A question about invariant factors of finitely generated modules over a PID. A Theorem in our textbook says:
If R is a PID, then every finitely generated torision R-module M is a direct sum of cyclic modules 
$$M= R/(c_1) \bigoplus R/(c_2) \bigoplus \cdots \bigoplus R/(c_t)$$
where $t \geq 1$ and $c_1 | c_2 | \cdots | c_t$.
If we want to classify groups of order 32 and put them in invariant factor form then the abelian groups of order 32 are:
$Z_{32}$
$Z_{16} \bigoplus Z_2$
$Z_8 \bigoplus Z_4$
$Z_8 \bigoplus Z_2 \bigoplus Z_2$
$Z_4 \bigoplus Z_2 \bigoplus Z_2 \bigoplus Z_2$
$Z_2 \bigoplus Z_2 \bigoplus Z_2 \bigoplus Z_2 \bigoplus Z_2$
My question is: The theorem only tells us that "M is a direct sum of cyclic modules". But how do we know what those cyclic modules are? 
 A: The invariant factors are part of the structure of the module itself. You wouldn't be able to say much without looking at the structure of the module directly.
Let's take your 32 elements abelian group as an example.
If one had an abelian group of order 32 prepared, they might go about figuring out which of the listed groups it is by checking orders of elements. Finding an element of order 16, for example, would narrow it down to the top two possibilities.
Why did they generate that list using the factorization of 32? They were simply trying to write down every possible set of invariant factors. Because $(32)$ annihilates $M$, we know that $c_n$ is a divisor of 32 (because $(32)\subseteq ann(M)=(c_n)$.) But $c_{n-1}$ divides $c_n$, so it's going to be in that list of divisors of 32. If $c_{n-1}$ happened to be 4, well then $c_{n-2}$ would need to be a divisor of 4, etc. If you go on this way, remembering keeping the size of the group in mind, you will be able to list all possible lists of invariant numbers, as they did:
$$
32\\
2|16\\
4|8\\
2|4|4\\
2|2|8\\
2|2|2|4\\
2|2|2|2|2\\
$$
In a nutshell, if you can find anything that annihilates $M$, say $(x)$, the invariant factors have to be divisors of $x$.
It's probably going to be easier, though, if you first try to find the primary decomposition of $M$, and then compute the invariant factors from that. (I think that is possible... how was it done again...? Hmm...)

-------------------------

_Tasks for this exercise:_
1. According to the thread, if (x) annihilates M, what must be true of the invariant factors?
2. From the thread, copy word for word the passage between "A: The invariant" and "as an example.", inclusive.
The material after this thread comes from a separate source.

_Given material:_

-------------------------

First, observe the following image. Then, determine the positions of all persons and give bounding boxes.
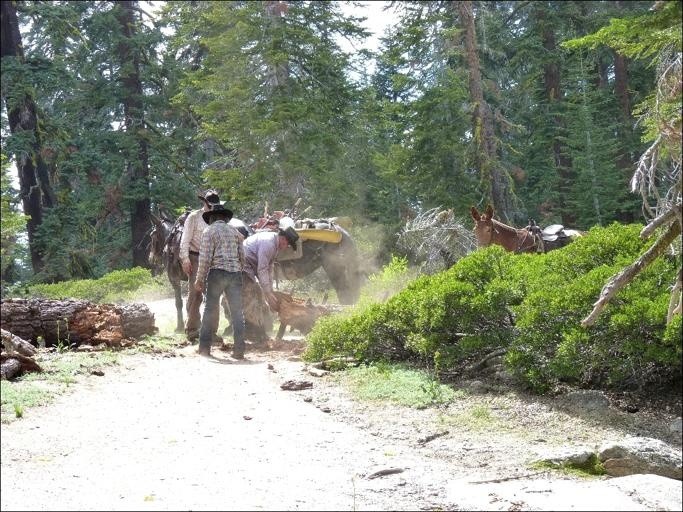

-------------------------

_In response:_
1. They have to be divisors of x.

2.
A: The invariant factors are part of the structure of the module itself. You wouldn't be able to say much without looking at the structure of the module directly.
Let's take your 32 elements abelian group as an example.